**Lijst met opdrachten**.
a) Kun je het fragment over het oordeel van de rechtbank in twee zinnen samenvatten?
b) Kun je het fragment over het oordeel van de rechtbank voortzetten, te beginnen na de laatste zin?

**Geciteerde passage**.
--------------------------------

6.3Het oordeel van de rechtbank
Na te melden straffen zijn in overeenstemming met de ernst van de gepleegde feiten, de omstandigheden waaronder deze zijn begaan en gegrond op de persoon en de persoonlijke omstandigheden van de verdachte, zoals daarvan tijdens het onderzoek ter terechtzitting is gebleken. De rechtbank neemt hierbij in het bijzonder het volgende in aanmerking.
Ernst van de feiten
De verdachte heeft gedurende een maand als mentor op een middelbare school ontucht gepleegd met een vijftienjarige leerlinge. Na aanvankelijk met haar te hebben gechat over haar schoolwerk, werden de gesprekken tussen de verdachte en de leerlinge steeds persoonlijker en daarna ook seksueel geladen. Er werd tussen hen expliciet gesproken over het verrichten van seksuele handelingen, en de verdachte heeft meermalen een afbeelding naar deze leerlinge gestuurd waarop zijn geslachtsdeel te zien was. Uiteindelijk hebben meermalen ontuchtige handelingen tussen hen plaatsgevonden, bestaande uit tongzoenen en betasten. Dit vond meestal plaats op school.
Dit zijn ernstige feiten, waaraan slechts een einde is gekomen doordat een vriendin van het slachtoffer naar de schoolleiding is gestapt. De verdachte heeft met zijn handelen inbreuk gemaakt op de lichamelijke integriteit van het slachtoffer. Dergelijk gedrag kan de normale seksuele en persoonlijke ontwikkeling van een minderjarige ernstig schaden. Het slachtoffer kan daarvan nog lang psychische klachten ondervinden.

--------------------------------

**Gegevens hieronder**.
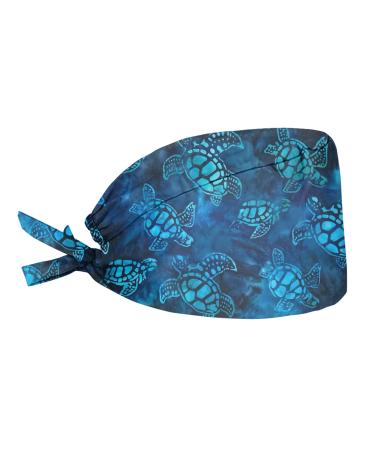 xixirimido Sea Turtle(Blue)Women Adjustable Waterproof Shower Cap for Long Hair Reusable Hair Cover with Sweatband for Cooking Cleaning Turtle Design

--------------------------------

**Antwoorden per opdracht**.
a) De rechtbank stemt de straffen af op de ernst van de feiten, de omstandigheden waaronder ze zijn begaan en de persoon van de verdachte. Die heeft als mentor op een middelbare school een maand lang ontucht gepleegd met een vijftienjarige leerlinge, wat pas ophield toen een vriendin van het slachtoffer naar de schoolleiding stapte en wat volgens de rechtbank de seksuele en persoonlijke ontwikkeling van een minderjarige ernstig kan schaden.

b)
De verdachte heeft verschillende malen benadrukt dat het initiatief voor het plegen van de ontuchtige handelingen van het slachtoffer zou zijn uitgegaan. Zelfs als dit zo is geweest, dan neemt dit het strafwaardige van de bewezen verklaarde feiten niet weg. Er was sprake van een leeftijdsverschil van ruim 35 jaar en van een afhankelijkheidsrelatie. De verdachte wist bovendien dat het slachtoffer een kwetsbare leerlinge was. Hij is op een gegeven moment zelf, actief, persoonlijker contact met haar gaan zoeken dan binnen een leerling-mentor-relatie gepast is. Wat er ook zij van het aandeel van het slachtoffer hierin, de verdachte had als volwassene – en al helemaal als mentor – verstandiger moeten zijn en zodra de gesprekken een seksuele lading kregen, dit een halt toe moeten roepen.
Strafblad
De rechtbank heeft acht geslagen op het strafblad van de verdachte van 8 januari 2021 waaruit blijkt dat de verdachte niet eerder met politie en justitie in aanraking is geweest.
Persoon van de verdachte
De rechtbank heeft acht geslagen op een Pro Justitia rapport van psycholoog drs. J.P.M. van der Leeuw van 29 oktober 2020. De psycholoog concludeert dat er bij de verdachte op zijn minst sprake is van narcistische persoonlijkheidstrekken en dat er aanwijzingen zijn voor intellectuele beperkingen. Vanuit zijn narcistische persoonlijkheidstoerusting wil de verdachte graag groots zijn. In zijn mentoraatfunctie naar het slachtoffer vertaalde dit narcistische motief zich naar een zelfbenoemde reddersrol waarbij eigen strevingen, inclusief de seksuele opwellingen, vanuit egocentrische en zelfgenoegzame overwegingen zich ongeremd konden manifesteren. Dit proces werd verder gefaciliteerd door enige beperkingen bij de verdachte in (zelf)kritiek en oordeelsvermogen. Daardoor heeft de verdachte niet in volledige vrijheid over zijn wil kunnen beschikken en overeenkomstig kunnen handelen. Geadviseerd wordt om de verdachte het ten laste gelegde in een verminderde mate toe te rekenen. Volgens de psycholoog is klinisch de inschatting dat het recidiverisico hoog is omdat de narcistische dynamiek en de intellectuele beperking tezamen een belangrijk aandeel hebben gevormd in de totstandkoming van het ten laste gelegde. Beide elementen zijn vanwege hun aard moeilijk te behandelen, waardoor deze als grondstof kunnen dienen voor herhaling van soortgelijke feiten als het ten laste gelegde, aldus de psycholoog.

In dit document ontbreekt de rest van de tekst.